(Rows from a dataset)
::::::::::

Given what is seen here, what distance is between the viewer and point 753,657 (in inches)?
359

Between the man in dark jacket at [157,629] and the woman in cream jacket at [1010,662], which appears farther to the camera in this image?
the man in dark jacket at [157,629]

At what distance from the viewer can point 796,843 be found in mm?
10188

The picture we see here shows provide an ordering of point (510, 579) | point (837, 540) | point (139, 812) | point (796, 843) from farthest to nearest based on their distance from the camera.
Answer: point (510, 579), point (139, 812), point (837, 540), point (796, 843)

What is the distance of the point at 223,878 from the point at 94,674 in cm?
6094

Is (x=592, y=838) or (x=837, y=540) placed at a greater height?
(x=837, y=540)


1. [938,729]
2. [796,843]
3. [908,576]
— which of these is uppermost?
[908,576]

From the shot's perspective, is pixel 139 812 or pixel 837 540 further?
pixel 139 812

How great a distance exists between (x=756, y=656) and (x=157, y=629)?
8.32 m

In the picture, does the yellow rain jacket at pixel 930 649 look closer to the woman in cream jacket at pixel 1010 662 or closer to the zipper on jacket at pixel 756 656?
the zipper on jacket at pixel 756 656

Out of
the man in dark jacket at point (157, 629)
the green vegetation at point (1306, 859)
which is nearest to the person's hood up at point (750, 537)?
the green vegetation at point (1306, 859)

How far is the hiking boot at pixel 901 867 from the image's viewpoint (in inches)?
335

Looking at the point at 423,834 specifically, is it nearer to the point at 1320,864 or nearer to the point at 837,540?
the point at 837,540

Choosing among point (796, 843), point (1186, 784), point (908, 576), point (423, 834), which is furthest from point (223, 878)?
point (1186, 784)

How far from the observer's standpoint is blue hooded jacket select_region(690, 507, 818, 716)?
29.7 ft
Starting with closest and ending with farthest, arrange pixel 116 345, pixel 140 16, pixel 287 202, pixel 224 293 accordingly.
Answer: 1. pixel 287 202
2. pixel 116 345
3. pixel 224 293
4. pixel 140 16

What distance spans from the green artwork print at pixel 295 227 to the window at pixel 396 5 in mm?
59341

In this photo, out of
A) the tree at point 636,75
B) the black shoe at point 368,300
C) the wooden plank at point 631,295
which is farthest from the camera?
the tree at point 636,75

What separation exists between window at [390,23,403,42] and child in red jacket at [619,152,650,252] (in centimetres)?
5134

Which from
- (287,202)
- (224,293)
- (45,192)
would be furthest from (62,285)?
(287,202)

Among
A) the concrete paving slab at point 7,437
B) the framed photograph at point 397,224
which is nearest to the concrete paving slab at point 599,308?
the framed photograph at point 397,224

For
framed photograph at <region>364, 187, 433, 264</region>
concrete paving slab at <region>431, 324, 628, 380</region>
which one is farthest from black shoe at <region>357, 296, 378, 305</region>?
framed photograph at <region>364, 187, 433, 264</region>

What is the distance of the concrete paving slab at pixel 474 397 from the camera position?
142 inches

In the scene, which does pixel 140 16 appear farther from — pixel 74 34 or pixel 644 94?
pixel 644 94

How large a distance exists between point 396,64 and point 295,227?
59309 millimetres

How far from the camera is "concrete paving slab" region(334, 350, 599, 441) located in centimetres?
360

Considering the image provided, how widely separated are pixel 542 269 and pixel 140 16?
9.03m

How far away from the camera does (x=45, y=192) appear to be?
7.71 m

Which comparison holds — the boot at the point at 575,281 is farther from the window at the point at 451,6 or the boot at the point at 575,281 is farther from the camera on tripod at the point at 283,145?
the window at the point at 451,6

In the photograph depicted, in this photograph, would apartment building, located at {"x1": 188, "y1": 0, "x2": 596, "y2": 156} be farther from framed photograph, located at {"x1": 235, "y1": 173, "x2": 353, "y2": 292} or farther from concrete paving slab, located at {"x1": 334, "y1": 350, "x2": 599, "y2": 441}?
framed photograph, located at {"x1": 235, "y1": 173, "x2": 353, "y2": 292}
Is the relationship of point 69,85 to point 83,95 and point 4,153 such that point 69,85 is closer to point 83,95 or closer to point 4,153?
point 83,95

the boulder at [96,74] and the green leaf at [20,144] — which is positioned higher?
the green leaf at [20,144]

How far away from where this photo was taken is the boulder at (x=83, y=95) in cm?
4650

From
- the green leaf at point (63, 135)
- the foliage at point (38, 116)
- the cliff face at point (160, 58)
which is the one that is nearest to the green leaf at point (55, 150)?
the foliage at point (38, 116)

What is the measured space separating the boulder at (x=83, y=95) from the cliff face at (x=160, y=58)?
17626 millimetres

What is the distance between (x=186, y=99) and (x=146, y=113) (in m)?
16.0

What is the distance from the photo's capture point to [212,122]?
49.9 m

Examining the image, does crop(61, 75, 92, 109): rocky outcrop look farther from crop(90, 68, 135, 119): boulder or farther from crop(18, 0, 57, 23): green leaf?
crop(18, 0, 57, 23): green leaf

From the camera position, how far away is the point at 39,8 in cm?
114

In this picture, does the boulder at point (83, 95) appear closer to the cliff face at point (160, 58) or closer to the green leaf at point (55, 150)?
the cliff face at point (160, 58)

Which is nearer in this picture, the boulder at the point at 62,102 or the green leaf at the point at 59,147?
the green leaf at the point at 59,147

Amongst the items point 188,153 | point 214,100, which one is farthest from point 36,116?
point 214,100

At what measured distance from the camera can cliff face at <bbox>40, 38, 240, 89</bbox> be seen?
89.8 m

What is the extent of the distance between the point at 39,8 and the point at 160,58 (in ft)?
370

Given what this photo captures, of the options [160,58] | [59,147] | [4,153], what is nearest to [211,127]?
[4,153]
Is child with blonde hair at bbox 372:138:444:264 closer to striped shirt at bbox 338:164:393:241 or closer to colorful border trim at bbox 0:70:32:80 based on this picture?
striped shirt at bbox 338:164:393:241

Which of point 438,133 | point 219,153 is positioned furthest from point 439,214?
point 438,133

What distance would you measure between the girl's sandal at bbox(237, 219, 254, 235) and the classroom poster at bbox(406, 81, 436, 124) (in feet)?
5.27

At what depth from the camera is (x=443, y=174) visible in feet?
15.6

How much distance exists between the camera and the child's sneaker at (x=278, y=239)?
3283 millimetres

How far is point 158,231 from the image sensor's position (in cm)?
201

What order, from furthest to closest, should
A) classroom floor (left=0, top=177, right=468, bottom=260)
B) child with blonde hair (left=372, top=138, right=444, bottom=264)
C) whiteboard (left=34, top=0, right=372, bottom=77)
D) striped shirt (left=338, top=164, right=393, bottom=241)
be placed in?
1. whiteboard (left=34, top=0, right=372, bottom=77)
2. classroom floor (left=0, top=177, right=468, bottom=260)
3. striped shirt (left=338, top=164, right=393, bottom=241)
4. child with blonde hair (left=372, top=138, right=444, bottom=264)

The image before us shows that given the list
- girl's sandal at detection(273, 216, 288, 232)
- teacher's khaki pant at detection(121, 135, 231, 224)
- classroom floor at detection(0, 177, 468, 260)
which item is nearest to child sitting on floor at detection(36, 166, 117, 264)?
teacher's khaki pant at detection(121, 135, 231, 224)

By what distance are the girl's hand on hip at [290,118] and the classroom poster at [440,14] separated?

::::::::::

DIRECTIONS FOR THIS TASK: Copy out the data between the line holding "How far is point" and the end of the data, inclusive, unchanged.

FINAL RESULT:
How far is point 158,231 from the image sensor's position (in cm)?
201

What order, from furthest to closest, should
A) classroom floor (left=0, top=177, right=468, bottom=260)
B) child with blonde hair (left=372, top=138, right=444, bottom=264)
C) whiteboard (left=34, top=0, right=372, bottom=77)
D) striped shirt (left=338, top=164, right=393, bottom=241)
be placed in?
1. whiteboard (left=34, top=0, right=372, bottom=77)
2. classroom floor (left=0, top=177, right=468, bottom=260)
3. striped shirt (left=338, top=164, right=393, bottom=241)
4. child with blonde hair (left=372, top=138, right=444, bottom=264)

The image before us shows that given the list
- girl's sandal at detection(273, 216, 288, 232)
- teacher's khaki pant at detection(121, 135, 231, 224)
- classroom floor at detection(0, 177, 468, 260)
which item is nearest to child sitting on floor at detection(36, 166, 117, 264)?
teacher's khaki pant at detection(121, 135, 231, 224)

By what distance are the girl's hand on hip at [290,118] and the classroom poster at [440,14] separated?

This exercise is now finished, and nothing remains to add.